Good morning. Here is your AM bulletin, with the latest news and views from EG as well as a few of the best bits from the morning papers.

Insurance giant L&G, one of the UK’s largest real estate investors, has seen its half-year profits slide due to a fall in its £1.2tn AUM investment management arm, LGIM, which dropped by 29%. But its alternative asset creator wing, LGC, was 13% up to £296bn.

Rival retailers including B&M, Poundland, The Range and Home Bargains are readying bids for the fallen discounter Wilko. They have until the end of tomorrow to make their offers.

Hans Zimmer, the composer of more than 150 film scores including Pirates of the Caribbean and Gladiator, has bought the BBC’s iconic Maida Vale studios for a reported £10.5m. His consortium plans to turn the north west London studios, which have hosted everyone from Bowie to Beyoncé, into a school for musicians.
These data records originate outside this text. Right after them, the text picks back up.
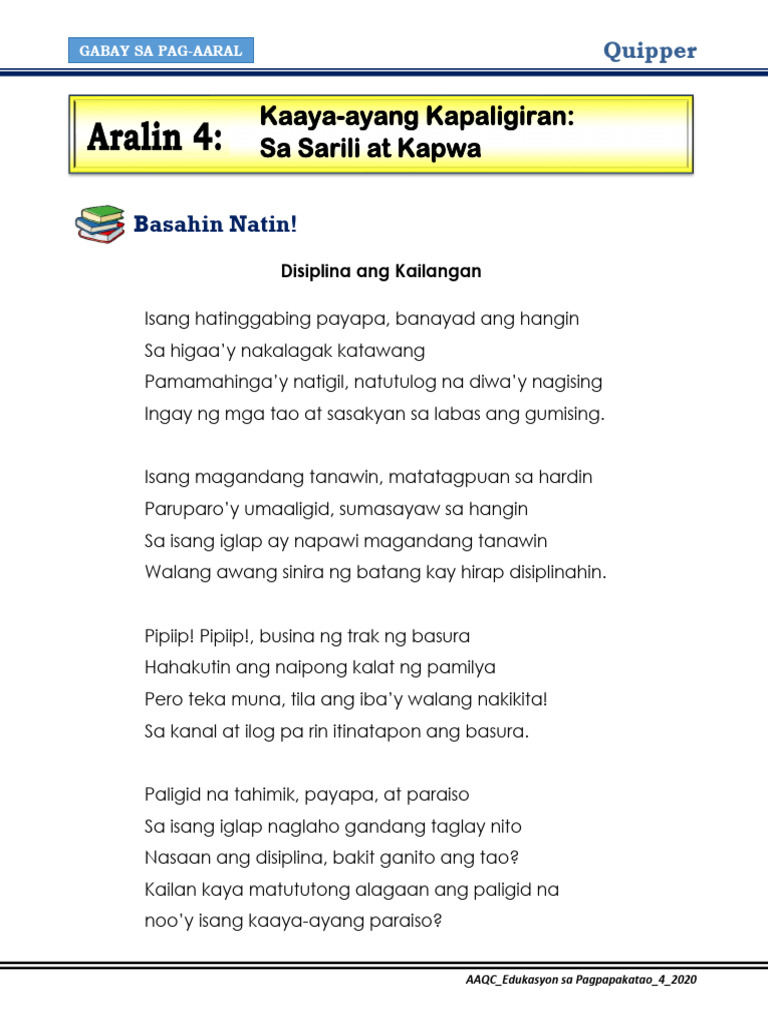 GABAY SA PAG-AARAL

Quipper

Aralin 4: Kaaya-ayang Kapaligiran: Sa Sarili at Kapwa

Basahin Natin!

Disiplina ang Kailangan

Isang hatinggabing payapa, banayad ang hangin
Sa higaa'y nakalagak katawang
Pamamahinga'y natigil, natutulog na diwa'y nagising
Ingay ng mga tao at sasakyan sa labas ang gumising.

Isang magandang tanawin, matatagpuan sa hardin
Paruparo'y umaaligid, sumasayaw sa hangin
Sa isang iglap ay napawi magandang tanawin
Walang awang sinira ng batang kay hirap disiplinahin.

Pipiip! Pipiip!, busina ng trak ng basura
Hahakutin ang naipong kalat ng pamilya
Pero teka muna, tila ang iba'y walang nakikita!
Sa kanal at ilog pa rin itinatapon ang basura.

Paligid na tahimik, payapa, at paraiso
Sa isang iglap naglaho gandang taglay nito
Nasaan ang disiplina, bakit ganito ang tao?
Kailan kaya matututong alagaan ang paligid na noo'y isang kaaya-ayang paraiso?

AAQC_Edukasyon sa Pagpapakatao_4_2020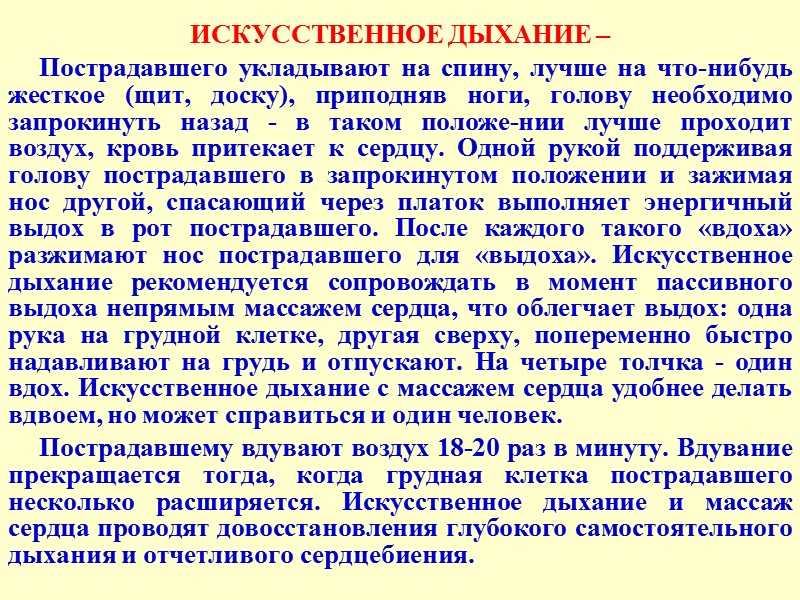 ИСКУССТВЕННОЕ ДЫХАНИЕ –

Пострадавшего укладывают на спину, лучше на что-нибудь жесткое (щит, доску), приподняв ноги, голову необходимо запрокинуть назад - в таком положе-нии лучше проходит воздух, кровь притекает к сердцу. Одной рукой поддерживая голову пострадавшего в запрокинутом положении и зажимая нос другой, спасающий через платок выполняет энергичный выдох в рот пострадавшего. После каждого такого «вдоха» разжимают нос пострадавшего для «выдоха». Искусственное дыхание рекомендуется сопровождать в момент пассивного выдоха непрямым массажем сердца, что облегчает выдох: одна рука на грудной клетке, другая сверху, попеременно быстро надавливают на грудь и отпускают. На четыре толчка - один вдох. Искусственное дыхание с массажем сердца удобнее делать вдвоем, но может справиться и один человек.

Пострадавшему вдувают воздух 18-20 раз в минуту. Вдувание прекращается тогда, когда грудная клетка пострадавшего несколько расширяется. Искусственное дыхание и массаж сердца проводят довосстановления глубокого самостоятельного дыхания и отчетливого сердцебиения.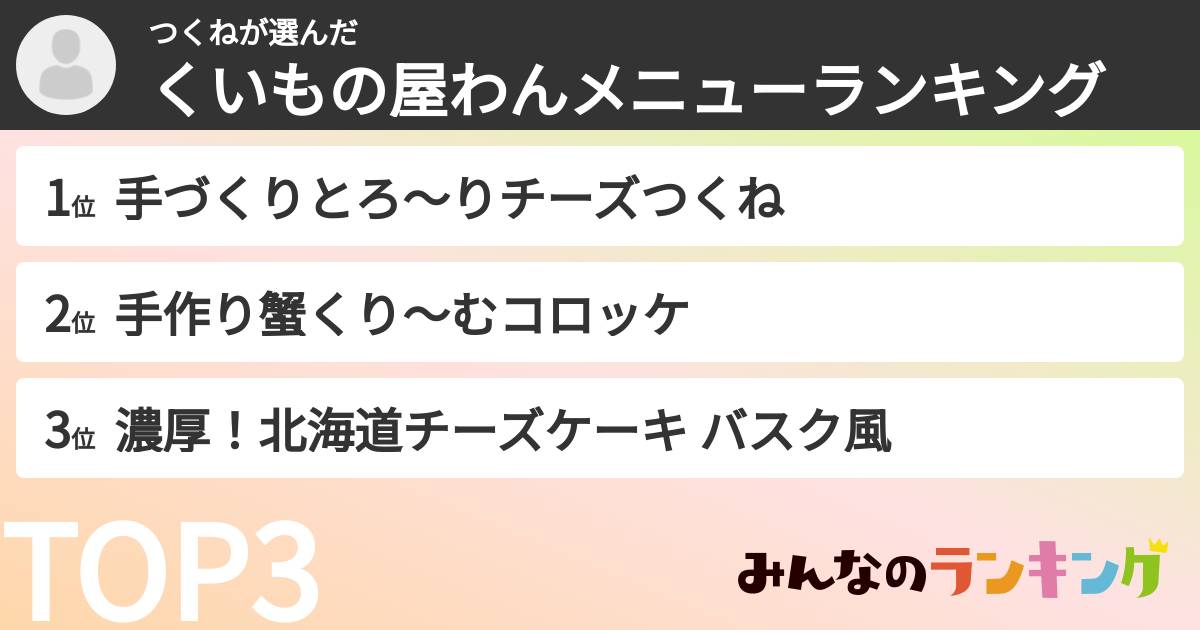 つくねが選んだ
くいもの屋わんメニューランキング

1位 手づくりとろ〜りチーズつくね

2位 手作り蟹くり〜むコロッケ

3位 濃厚！北海道チーズケーキ バスク風

TOP3

みんなのランキング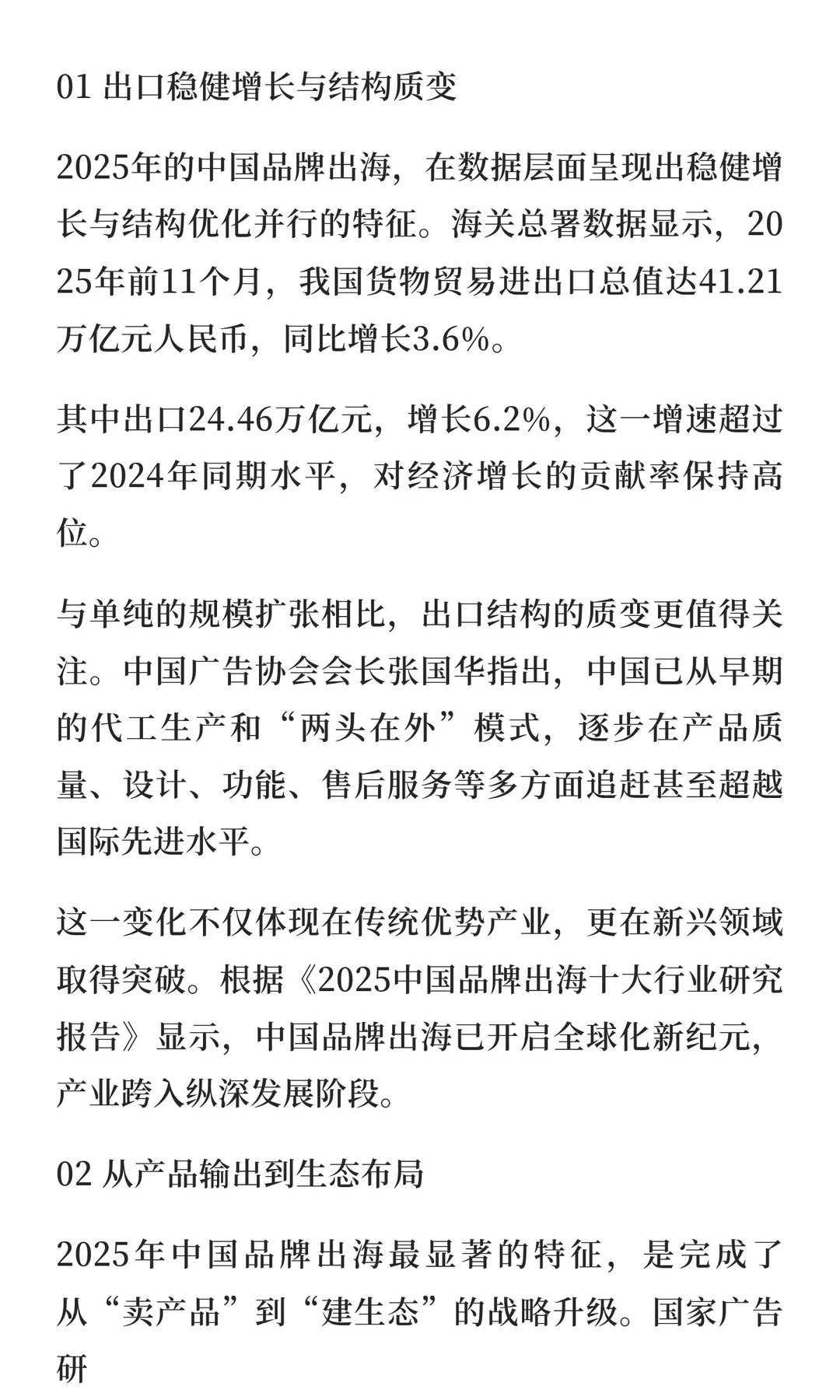 01 出口稳健增长与结构质变

2025年的中国品牌出海，在数据层面呈现出稳健增长与结构优化并行的特征。海关总署数据显示，2025年前11个月，我国货物贸易进出口总值达41.21万亿元人民币，同比增长3.6%。

其中出口24.46万亿元，增长6.2%，这一增速超过了2024年同期水平，对经济增长的贡献率保持高位。

与单纯的规模扩张相比，出口结构的质变更值得关注。中国广告协会会长张国华指出，中国已从早期的代工生产和“两头在外”模式，逐步在产品质量、设计、功能、售后服务等多方面追赶甚至超越国际先进水平。

这一变化不仅体现在传统优势产业，更在新兴领域取得突破。根据《2025中国品牌出海十大行业研究报告》显示，中国品牌出海已开启全球化新纪元，产业跨入纵深发展阶段。

02 从产品输出到生态布局

2025年中国品牌出海最显著的特征，是完成了从“卖产品”到“建生态”的战略升级。国家广告研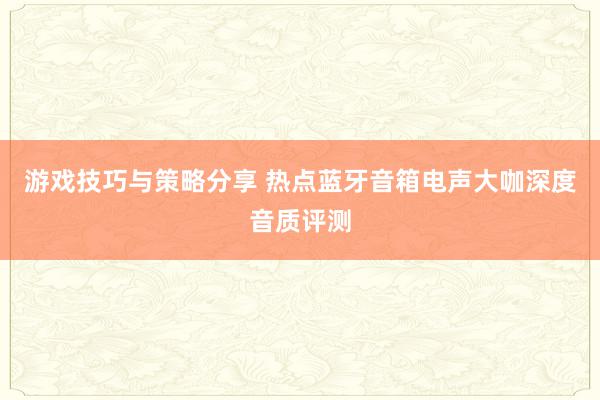 游戏技巧与策略分享 热点蓝牙音箱电声大咖深度音质评测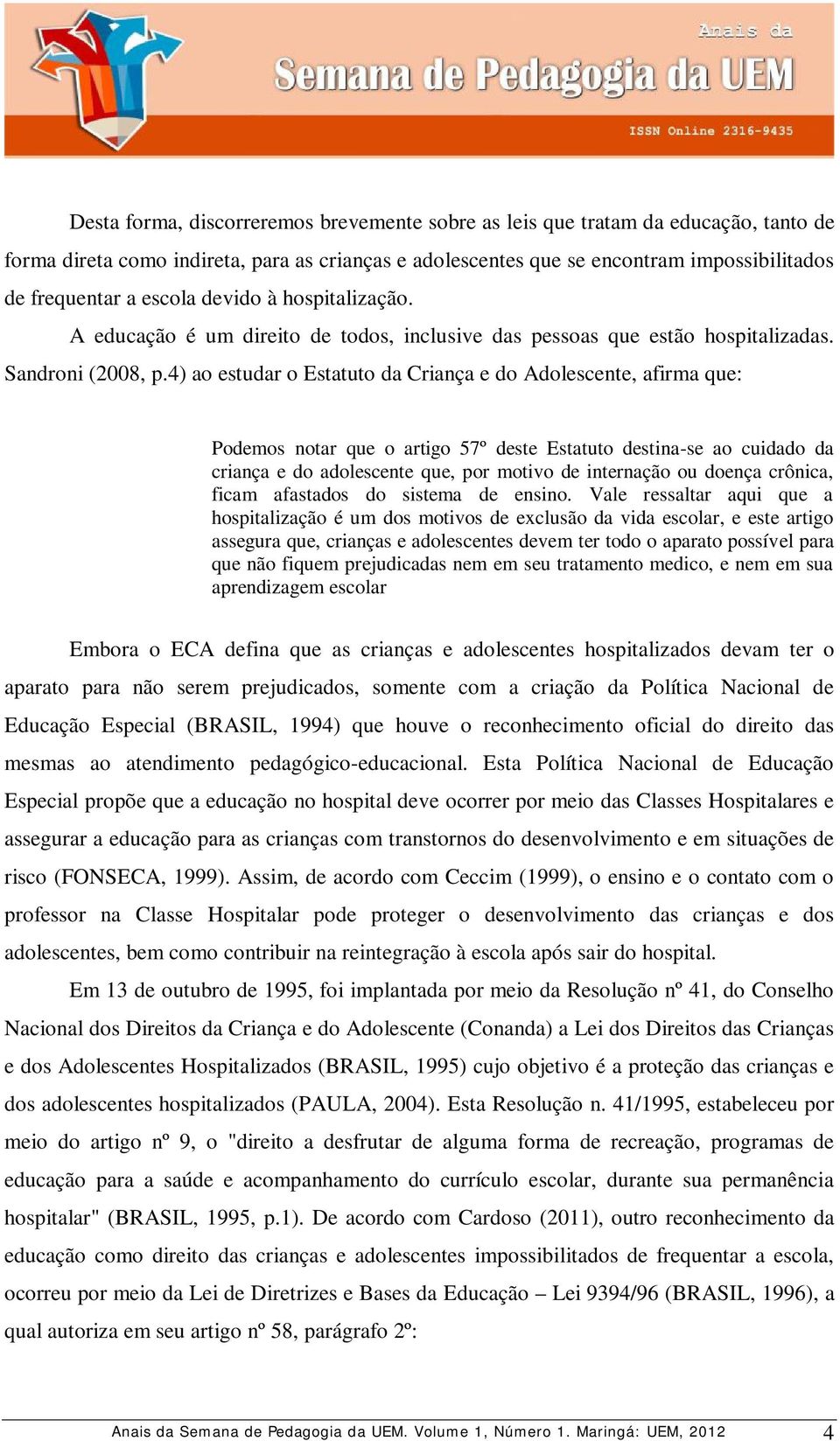 Anais da
Semana de Pedagogia da UEM
ISSN Online 2316-9435

Desta forma, discorreremos brevemente sobre as leis que tratam da educação, tanto de forma direta como indireta, para as crianças e adolescentes que se encontram impossibilitados de frequentar a escola devido à hospitalização.

A educação é um direito de todos, inclusive das pessoas que estão hospitalizadas. Sandroni (2008, p.4) ao estudar o Estatuto da Criança e do Adolescente, afirma que:

Podemos notar que o artigo 57º deste Estatuto destina-se ao cuidado da criança e do adolescente que, por motivo de internação ou doença crônica, ficam afastados do sistema de ensino. Vale ressaltar aqui que a hospitalização é um dos motivos de exclusão da vida escolar, e este artigo assegura que, crianças e adolescentes devem ter todo o aparato possível para que não fiquem prejudicadas nem em seu tratamento medico, e nem em sua aprendizagem escolar

Embora o ECA defina que as crianças e adolescentes hospitalizados devam ter o aparato para não serem prejudicados, somente com a criação da Política Nacional de Educação Especial (BRASIL, 1994) que houve o reconhecimento oficial do direito das mesmas ao atendimento pedagógico-educacional. Esta Política Nacional de Educação Especial propõe que a educação no hospital deve ocorrer por meio das Classes Hospitalares e assegurar a educação para as crianças com transtornos do desenvolvimento e em situações de risco (FONSECA, 1999). Assim, de acordo com Ceccim (1999), o ensino e o contato com o professor na Classe Hospitalar pode proteger o desenvolvimento das crianças e dos adolescentes, bem como contribuir na reintegração à escola após sair do hospital.

Em 13 de outubro de 1995, foi implantada por meio da Resolução nº 41, do Conselho Nacional dos Direitos da Criança e do Adolescente (Conanda) a Lei dos Direitos das Crianças e dos Adolescentes Hospitalizados (BRASIL, 1995) cujo objetivo é a proteção das crianças e dos adolescentes hospitalizados (PAULA, 2004). Esta Resolução n. 41/1995, estabeleceu por meio do artigo nº 9, o "direito a desfrutar de alguma forma de recreação, programas de educação para a saúde e acompanhamento do currículo escolar, durante sua permanência hospitalar" (BRASIL, 1995, p.1). De acordo com Cardoso (2011), outro reconhecimento da educação como direito das crianças e adolescentes impossibilitados de frequentar a escola, ocorreu por meio da Lei de Diretrizes e Bases da Educação – Lei 9394/96 (BRASIL, 1996), a qual autoriza em seu artigo nº 58, parágrafo 2º:

Anais da Semana de Pedagogia da UEM. Volume 1, Número 1. Maringá: UEM, 2012 4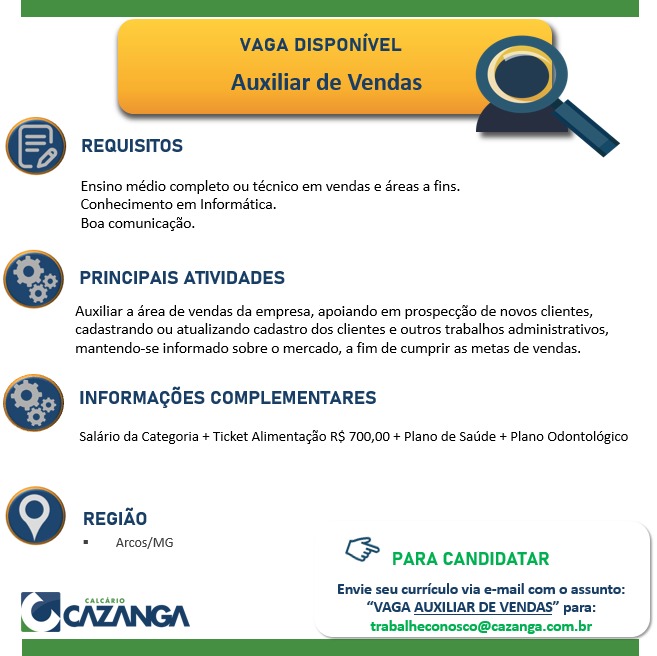 VAGA DISPONÍVEL
Auxiliar de Vendas

REQUISITOS

Ensino médio completo ou técnico em vendas e áreas a fins.
Conhecimento em Informática.
Boa comunicação.

PRINCIPAIS ATIVIDADES

Auxiliar a área de vendas da empresa, apoiando em prospecção de novos clientes, cadastrando ou atualizando cadastro dos clientes e outros trabalhos administrativos, mantendo-se informado sobre o mercado, a fim de cumprir as metas de vendas.

INFORMAÇÕES COMPLEMENTARES

Salário da Categoria + Ticket Alimentação R$ 700,00 + Plano de Saúde + Plano Odontológico

REGIÃO

▪ Arcos/MG

PARA CANDIDATAR

Envie seu currículo via e-mail com o assunto: "VAGA AUXILIAR DE VENDAS" para:
trabalheconosco@cazanga.com.br

CALCÁRIO CAZANGA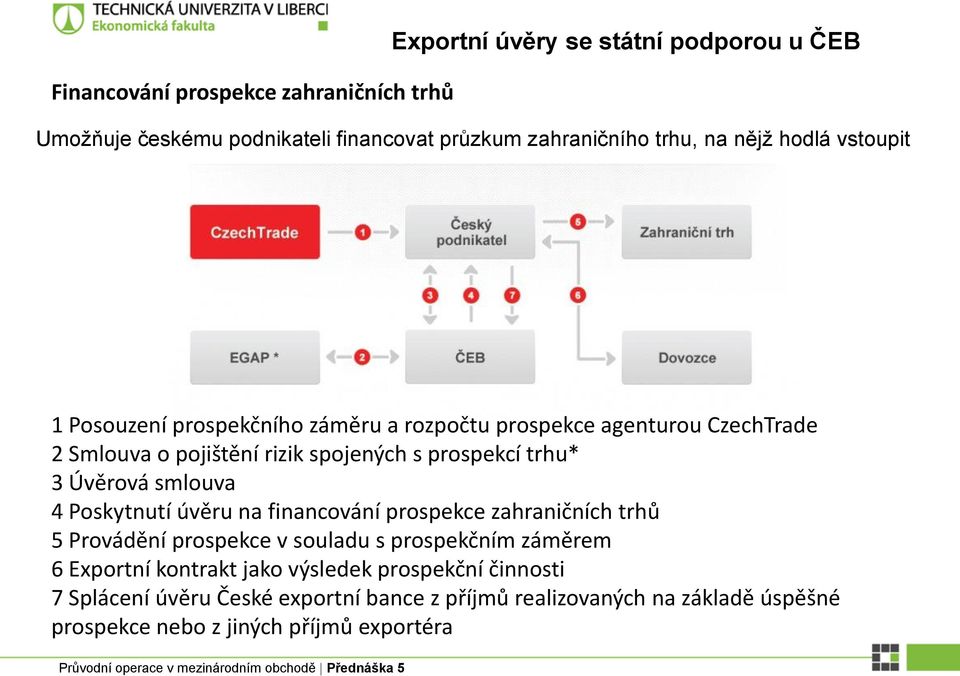 TECHNICKÁ UNIVERZITA V LIBERCI
Ekonomická fakulta

Exportní úvěry se státní podporou u ČEB

Financování prospekce zahraničních trhů

Umožňuje českému podnikateli financovat průzkum zahraničního trhu, na nějž hodlá vstoupit

CzechTrade
1
Český podnikatel
5
Zahraniční trh
3
4
7
6
EGAP *
2
ČEB
Dovozce

1 Posouzení prospekčního záměru a rozpočtu prospekce agenturou CzechTrade
2 Smlouva o pojištění rizik spojených s prospekcí trhu*
3 Úvěrová smlouva
4 Poskytnutí úvěru na financování prospekce zahraničních trhů
5 Provádění prospekce v souladu s prospekčním záměrem
6 Exportní kontrakt jako výsledek prospekční činnosti
7 Splácení úvěru České exportní bance z příjmů realizovaných na základě úspěšné prospekce nebo z jiných příjmů exportéra

Průvodní operace v mezinárodním obchodě | Přednáška 5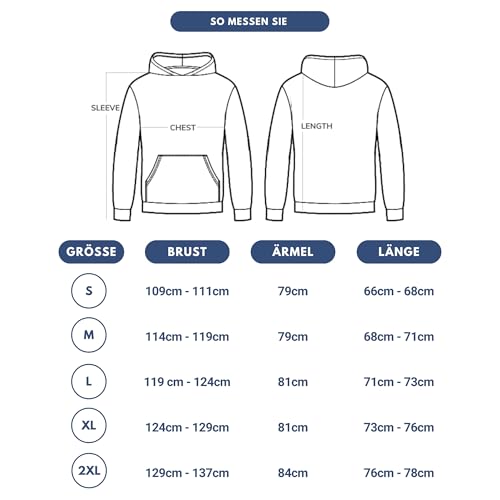 SO MESSEN SIE

SLEEVE

CHEST

LENGTH

| GRÖSSE | BRUST | ÄRMEL | LÄNGE |
|---|---|---|---|
| S | 109cm - 111cm | 79cm | 66cm - 68cm |
| M | 114cm - 119cm | 79cm | 68cm - 71cm |
| L | 119 cm - 124cm | 81cm | 71cm - 73cm |
| XL | 124cm - 129cm | 81cm | 73cm - 76cm |
| 2XL | 129cm - 137cm | 84cm | 76cm - 78cm |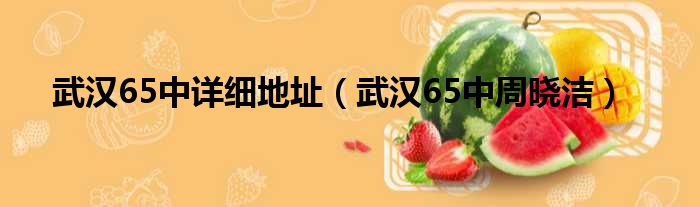 武汉65中详细地址（武汉65中周晓洁）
CVC Capital Partners has revived plans for a multibillion-euro stack market listing after raising a record €26bn (£22.3bn) buyout fund last month.

And Warren Buffett’s Berkshire Hathaway has built up a $814m (£640.4m) investment in three US housebuilders, including a 1.8% stake in DR Horton.

Meanwhile, PfP Capital’s regional private rented sector platform Picture Living is forward-funding two schemes in Essex, developed by Vistry and Dandara.

Two holiday parks owned by Robert Bull – the billionaire bungalow tycoon dubbed “Bob the Builder” – have fallen into administration.

A growing number of landlords have sold up as rates on mortgages surge, according to data from Savills.

The Times (£) has an obituary for housebuilder and pioneer of system-built housing Sir Norman Wakefield.

And it is time to get on your marks for LandAid’s latest events.

And finally, a Cambridgeshire car park that cost £1m of public money to develop has been used by just three vehicles in the week after it opened. The 112-space Manea train station car park was heralded by councillors as “an exciting time for the local community”. Clearly not many others are finding this use of the Cambridgeshire & Peterborough Combined Authority’s cash quite as exciting.

Meanwhile, the morning papers are dominated by the news that the world’s most famous property developer, Donald Trump, has been charged with interference with the 2020 election during his term as the 45th president of the USA. Perhaps he should have stuck to the day job?